Yet, the album would not be without its messages of hope at the end of the song: “Faces on a tiny screen/we’ll see you soon.” Mourn moves through themes of betrayal in “Could’ve”, tackles self-awareness in “Tragedy” and on the last song, “This House Is Empty”, brings us closure. It starts off airy and sparse. It doesn’t need an epic instrumental build-up in the chorus because the words say it all: “Burn it down.”
Mourn is a soundtrack for the club-goers who sit at home on Friday evenings scrolling despondently through Twitch streams while longing for the world to return to normal. But it’s also more than that; the overarching themes of isolation, anxiety, and despair are relatable to many of us right now. The album is made for soul-searching, seemingly from the point of view of a nameless protagonist who could be any or all of us, as they work through phases of grief and mourning. As a lyricist, Shear is a master at making the personal into the universal, and making individual experiences and feelings relatable to all; when we listen, we feel that the song is about us.

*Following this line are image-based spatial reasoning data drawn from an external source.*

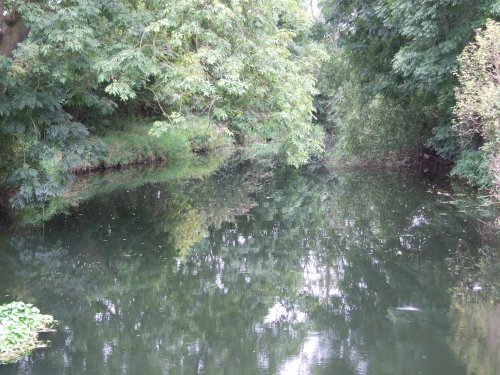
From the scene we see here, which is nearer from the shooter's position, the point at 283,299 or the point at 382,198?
the point at 283,299

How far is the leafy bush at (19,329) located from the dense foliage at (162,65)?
15.2 feet

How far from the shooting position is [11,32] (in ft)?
41.1

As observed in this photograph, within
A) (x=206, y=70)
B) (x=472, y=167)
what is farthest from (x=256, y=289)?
(x=472, y=167)

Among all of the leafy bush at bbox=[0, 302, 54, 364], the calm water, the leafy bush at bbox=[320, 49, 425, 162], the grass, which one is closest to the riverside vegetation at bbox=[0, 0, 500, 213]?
the calm water

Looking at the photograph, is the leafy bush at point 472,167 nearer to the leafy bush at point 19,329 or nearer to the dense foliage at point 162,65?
the dense foliage at point 162,65

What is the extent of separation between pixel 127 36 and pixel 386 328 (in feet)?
25.6

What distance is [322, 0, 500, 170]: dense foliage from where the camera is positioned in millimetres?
16281

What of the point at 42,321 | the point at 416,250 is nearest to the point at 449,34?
the point at 416,250

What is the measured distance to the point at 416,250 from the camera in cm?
1107

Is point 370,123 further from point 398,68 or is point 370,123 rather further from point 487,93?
point 487,93

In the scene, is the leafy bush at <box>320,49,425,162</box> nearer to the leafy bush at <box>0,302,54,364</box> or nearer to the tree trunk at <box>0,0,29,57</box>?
the tree trunk at <box>0,0,29,57</box>

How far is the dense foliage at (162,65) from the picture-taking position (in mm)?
10438

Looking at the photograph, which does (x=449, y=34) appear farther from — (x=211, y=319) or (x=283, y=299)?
(x=211, y=319)

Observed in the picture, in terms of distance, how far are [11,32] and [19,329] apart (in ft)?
26.5
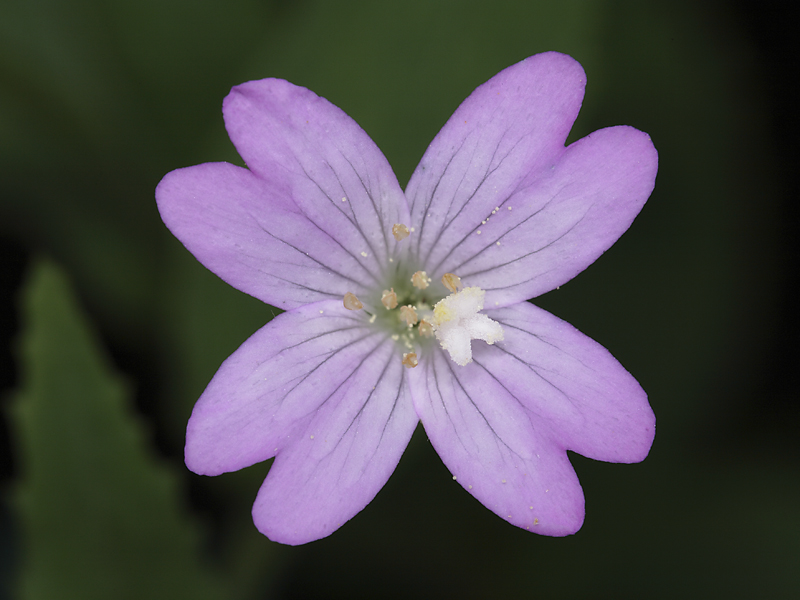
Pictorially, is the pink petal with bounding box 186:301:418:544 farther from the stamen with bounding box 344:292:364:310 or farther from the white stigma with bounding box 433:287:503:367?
the white stigma with bounding box 433:287:503:367

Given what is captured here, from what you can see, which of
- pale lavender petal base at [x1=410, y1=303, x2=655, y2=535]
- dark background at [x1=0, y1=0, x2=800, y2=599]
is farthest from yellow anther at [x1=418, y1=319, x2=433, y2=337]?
dark background at [x1=0, y1=0, x2=800, y2=599]

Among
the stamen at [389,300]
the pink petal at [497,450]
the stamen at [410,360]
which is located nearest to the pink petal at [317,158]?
the stamen at [389,300]

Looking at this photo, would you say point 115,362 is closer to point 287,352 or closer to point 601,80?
point 287,352

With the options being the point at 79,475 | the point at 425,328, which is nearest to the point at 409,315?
the point at 425,328

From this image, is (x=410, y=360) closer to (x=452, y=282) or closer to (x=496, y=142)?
(x=452, y=282)

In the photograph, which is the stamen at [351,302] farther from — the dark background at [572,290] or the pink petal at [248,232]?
the dark background at [572,290]

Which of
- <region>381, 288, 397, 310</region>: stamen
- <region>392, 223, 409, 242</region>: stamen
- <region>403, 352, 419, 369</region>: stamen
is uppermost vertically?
<region>392, 223, 409, 242</region>: stamen
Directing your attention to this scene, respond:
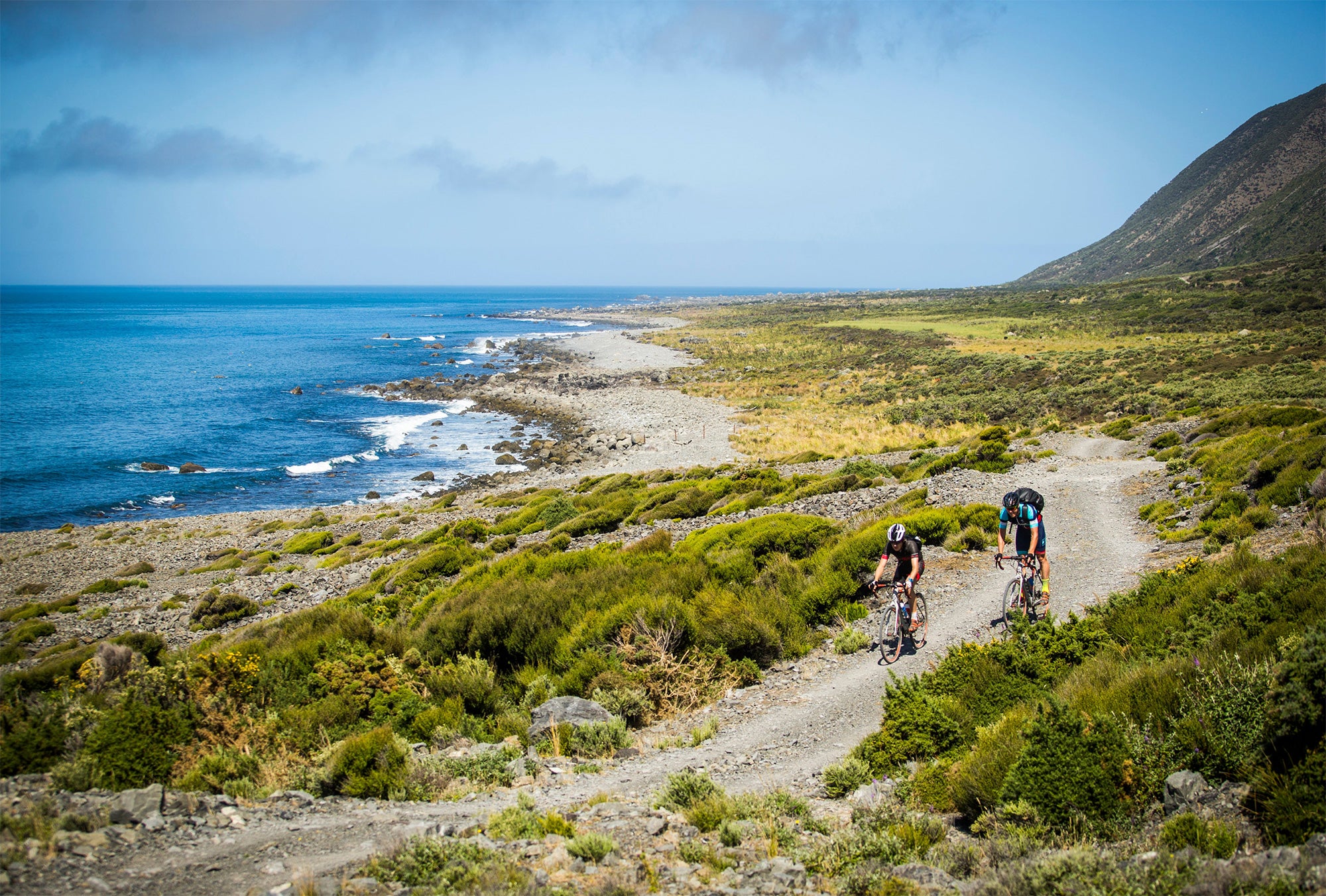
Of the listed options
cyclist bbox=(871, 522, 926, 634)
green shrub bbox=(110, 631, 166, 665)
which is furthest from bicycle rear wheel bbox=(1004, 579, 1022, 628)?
green shrub bbox=(110, 631, 166, 665)

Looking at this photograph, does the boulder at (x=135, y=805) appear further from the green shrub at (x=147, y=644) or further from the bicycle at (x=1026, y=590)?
the bicycle at (x=1026, y=590)

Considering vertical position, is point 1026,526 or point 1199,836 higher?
point 1026,526

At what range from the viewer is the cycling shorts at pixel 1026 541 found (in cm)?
1005

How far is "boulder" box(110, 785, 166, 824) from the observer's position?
5484mm

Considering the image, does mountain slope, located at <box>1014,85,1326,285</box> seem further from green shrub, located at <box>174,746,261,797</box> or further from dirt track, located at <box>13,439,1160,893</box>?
green shrub, located at <box>174,746,261,797</box>

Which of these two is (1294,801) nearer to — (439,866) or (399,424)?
(439,866)

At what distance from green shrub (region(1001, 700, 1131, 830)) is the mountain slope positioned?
468 ft

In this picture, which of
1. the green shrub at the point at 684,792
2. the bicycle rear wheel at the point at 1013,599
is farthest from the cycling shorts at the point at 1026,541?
the green shrub at the point at 684,792

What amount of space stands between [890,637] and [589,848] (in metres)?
6.29

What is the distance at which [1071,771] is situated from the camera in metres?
5.18

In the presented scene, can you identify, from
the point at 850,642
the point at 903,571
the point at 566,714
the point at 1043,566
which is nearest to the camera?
the point at 566,714

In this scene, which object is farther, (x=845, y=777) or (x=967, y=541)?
(x=967, y=541)

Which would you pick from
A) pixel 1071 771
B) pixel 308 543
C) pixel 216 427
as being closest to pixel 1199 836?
pixel 1071 771

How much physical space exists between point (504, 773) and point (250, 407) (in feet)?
211
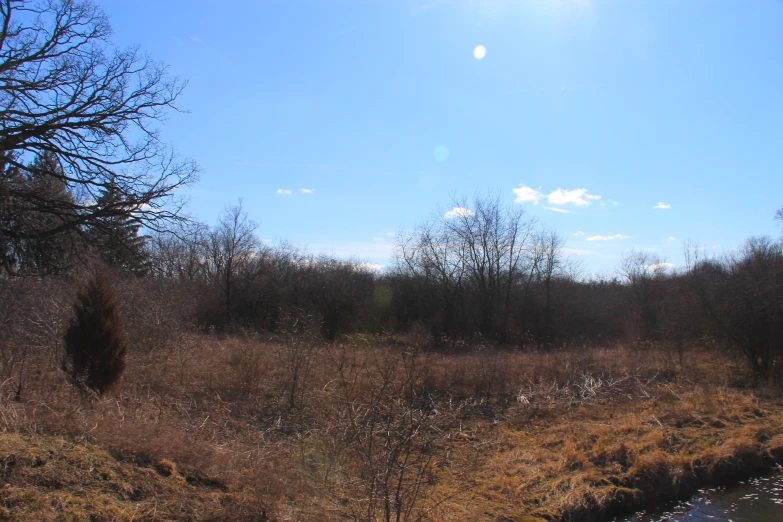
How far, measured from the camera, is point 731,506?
7867 mm

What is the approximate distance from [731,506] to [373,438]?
226 inches

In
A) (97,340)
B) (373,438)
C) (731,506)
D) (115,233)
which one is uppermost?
(115,233)

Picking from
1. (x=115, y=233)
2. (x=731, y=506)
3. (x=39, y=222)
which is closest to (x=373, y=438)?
(x=731, y=506)

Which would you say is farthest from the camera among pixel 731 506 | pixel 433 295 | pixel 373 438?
pixel 433 295

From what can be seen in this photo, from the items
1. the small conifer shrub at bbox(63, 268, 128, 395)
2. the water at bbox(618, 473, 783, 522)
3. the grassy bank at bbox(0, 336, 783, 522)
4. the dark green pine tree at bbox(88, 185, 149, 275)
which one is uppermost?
the dark green pine tree at bbox(88, 185, 149, 275)

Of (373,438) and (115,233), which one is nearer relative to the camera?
(373,438)

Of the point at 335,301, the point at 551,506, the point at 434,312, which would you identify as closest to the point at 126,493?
the point at 551,506

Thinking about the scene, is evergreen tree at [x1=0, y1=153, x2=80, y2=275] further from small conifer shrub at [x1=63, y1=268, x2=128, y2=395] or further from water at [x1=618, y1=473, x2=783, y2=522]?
water at [x1=618, y1=473, x2=783, y2=522]

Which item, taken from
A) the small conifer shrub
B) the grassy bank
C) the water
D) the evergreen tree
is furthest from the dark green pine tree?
the water

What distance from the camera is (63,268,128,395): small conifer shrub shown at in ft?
29.3

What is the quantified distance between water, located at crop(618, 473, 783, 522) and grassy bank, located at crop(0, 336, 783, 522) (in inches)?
10.7

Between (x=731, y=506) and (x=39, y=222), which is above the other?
(x=39, y=222)

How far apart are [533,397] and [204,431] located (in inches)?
340

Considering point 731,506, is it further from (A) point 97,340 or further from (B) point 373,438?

Set for release on September 11th, 19 years after the tragedy, Mourn sets a mood that feels very much like our collective grief has reached its peak; if it doesn’t speak for all of us, it at least speaks to most of us. Yet, instrumentally, the programming and melodies are beautifully layered and dynamic, allowing the album to pull us out of ourselves, to remind us that we can still dance… even alone in our living rooms.